No Brasil, a cabeça de cada um (ou a educação) define o grau de esperteza do indivíduo. É prática difundida em todo território nacional, sem aprovação em qualquer tipo de escola, ou reconhecida experiência anterior. Simplesmente o indivíduo se auto-intitula, e antes de qualquer julgamento, não aceita contra-argumentações, pois a prática lhe traz benefícios imediatos, em que pese muitas vezes não conseguir enxergar efeitos colaterais em outro qualquer, o próximo não faz parte da cartilha do esperto.

O futuro também é algo que não é pesado nas atitudes imediatistas do esperto, pois a vantagem adquirida no momento o faz acreditar piamente que será o anteparo para intempéries futuras.

Bem, ao final, este esperto se confunde com a definição do Aurélio, onde esperto significa inteligente, mas que não especifica se todo inteligente também seja esperto, pois isto, repito, está intrínseco à formação de cada indivíduo, independente de religião, raça ou credo.

No âmbito avícola, existem algumas pré-conceituações quanto ao assunto, mas nem sempre são verdadeiras, pois existe uma corrente muito grande de informações circulando travestidas de assistência técnica, que são distorcidas ao receptor no intuito de prestação de serviços, pondo em prática o real objetivo da esperteza por ambos os lados.

No caso do "prestador de serviços" que se julga o esperto bastante para a manutenção de suas metas comerciais, oferecendo um "milagre" por visita, esquecendo que antes de vendedor ele é profissional, e que com o tempo, sem dúvida nenhuma há um desgaste crucial de imagem profissional, não só própria, mas de toda sua classe, através da esperteza.

No caso do "interlocutor" seu sub-consciente é quase de êxtase, pois não consegue distinguir a diferença de uma real assistência técnica, da oferta gratuita destes serviços, e em primeira instância acreditar ter feito um alto negócio, e de graça, num mundo globalizado, onde tudo é custo (só o esperto pode realmente acreditar que papai noel existe).

E cada vez mais temos menos colocações para profissionais competentes no mundo dos espertos, pois o que vale ao fim de cada período é a avaliação dos números finais, das metas estipuladas e não a confiança adquirida pelo desempenho consciente da atividade técnica, os resultados obtidos em ganhos de produtividade e a manutenção do cliente como parceiro com longevidade.

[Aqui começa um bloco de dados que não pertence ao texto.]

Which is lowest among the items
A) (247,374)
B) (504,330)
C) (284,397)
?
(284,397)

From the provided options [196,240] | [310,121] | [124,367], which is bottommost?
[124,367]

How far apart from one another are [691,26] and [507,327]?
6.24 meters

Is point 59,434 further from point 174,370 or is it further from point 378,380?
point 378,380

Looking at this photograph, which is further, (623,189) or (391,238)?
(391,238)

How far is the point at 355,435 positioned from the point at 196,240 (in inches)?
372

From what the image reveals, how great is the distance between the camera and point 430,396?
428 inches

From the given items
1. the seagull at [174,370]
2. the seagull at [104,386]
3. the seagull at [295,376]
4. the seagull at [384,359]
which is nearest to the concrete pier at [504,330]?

Ou, por outro lado, o desestímulo daquele profissional que conscientemente tenta prestar algum serviço e se depara com aquela situação de que muitos milagrosos visitam o mesmo cliente, que parece inerte ao tentar distinguir qual milagre põe em prática primeiro, e quando acorda, a galinha já foi para o brejo!!!!!

No caso comercial acredito que a prática pode ser ainda melhor exemplificada, pois a conseqüência é ainda mais rápida, e não só para quem não pratica, mas principalmente para o vetor inicial. Observe os preços atuais praticados para pintos de um dia, frango vivo e frango abatido, que são o resultado de nossa atividade (o que nos remunera), e que são praticados por todos, em conseqüência da esperteza, naquele leilão de um centavo esperto a menos na venda de cada um destes produtos, para não perder o Cliente.

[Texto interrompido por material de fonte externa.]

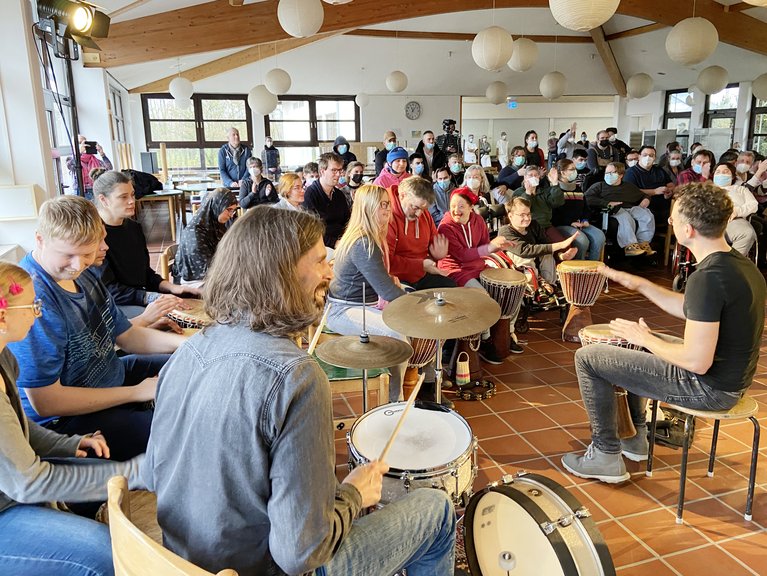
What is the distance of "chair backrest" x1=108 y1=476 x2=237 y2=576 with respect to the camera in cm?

A conseqüência de tudo isto é que pelo lado do comprador ele está matando o fornecedor, e se matando gradativamente, pela piora na qualidade, pois este fornecedor não é remunerado adequadamente para produzir bem, isto é, quando ele consegue receber no momento adequado seus vencimentos (com os juros justos), ou até receber, pois esta é a prática esperta mais disseminada atualmente.

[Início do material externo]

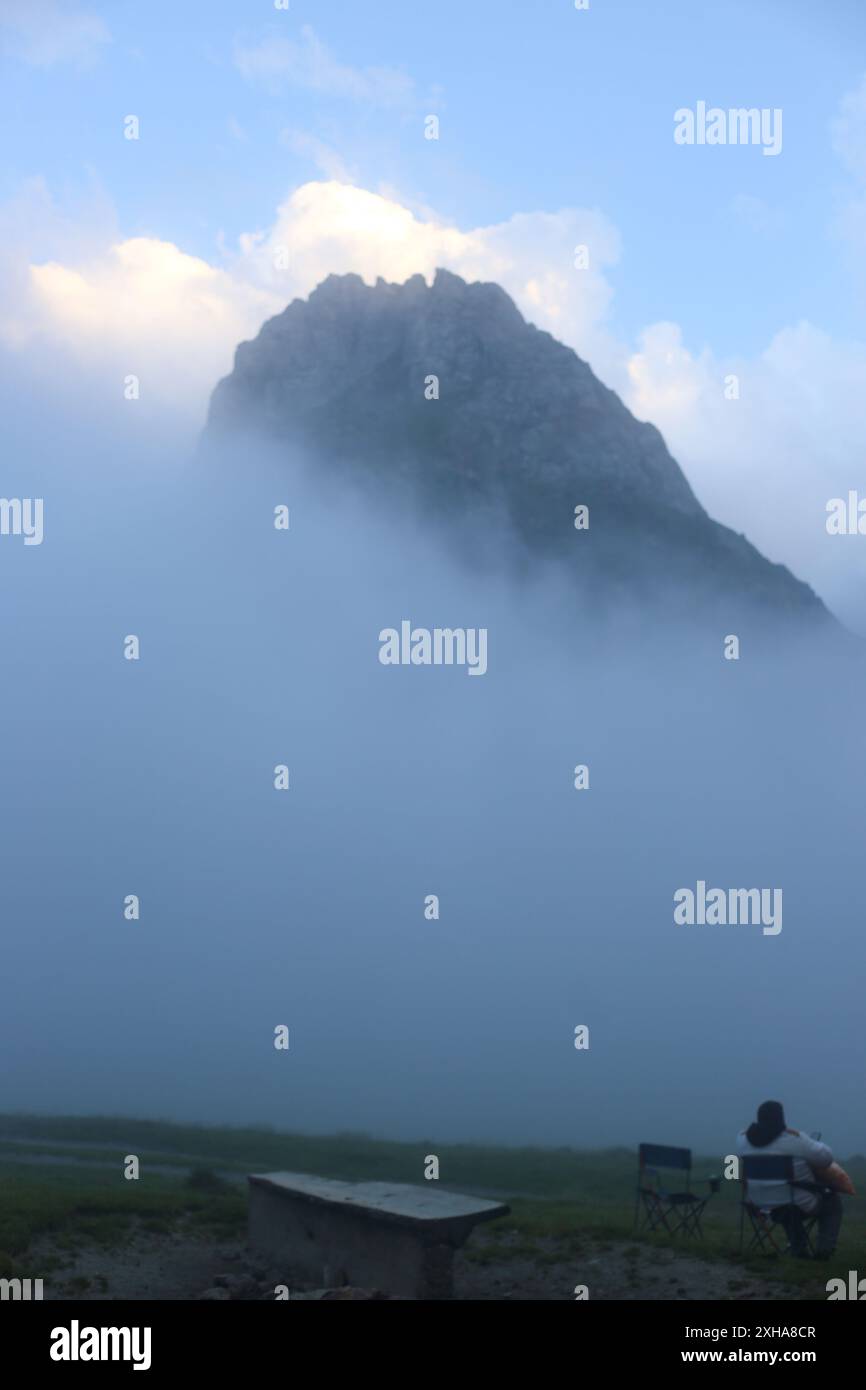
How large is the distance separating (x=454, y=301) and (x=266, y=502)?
33.9 m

A tônica da expressão de que "o mundo é dos espertos" esta totalmente fora de moda, pois enquanto não enxergarmos que estamos todos no mesmo barco, literalmente, e que se nos aproveitarmos de uma situação hoje, estamos dando liberdade que façam o mesmo conosco amanhã, nunca foi tão verdadeira.

O respeito mútuo entre as pessoas e empresas, como também à própria atividade, nunca foi atribuição dos espertos, mas sim dos educados e inteligentes.

Precisamos sem dúvida passar a limpo o dicionário do Brasil, para que possamos nos expressar corretamente, sem que se gere qualquer dúvida naquilo que dizemos ou agimos, sem deixar seqüelas nas pessoas, que são o ponto mais importante do processo.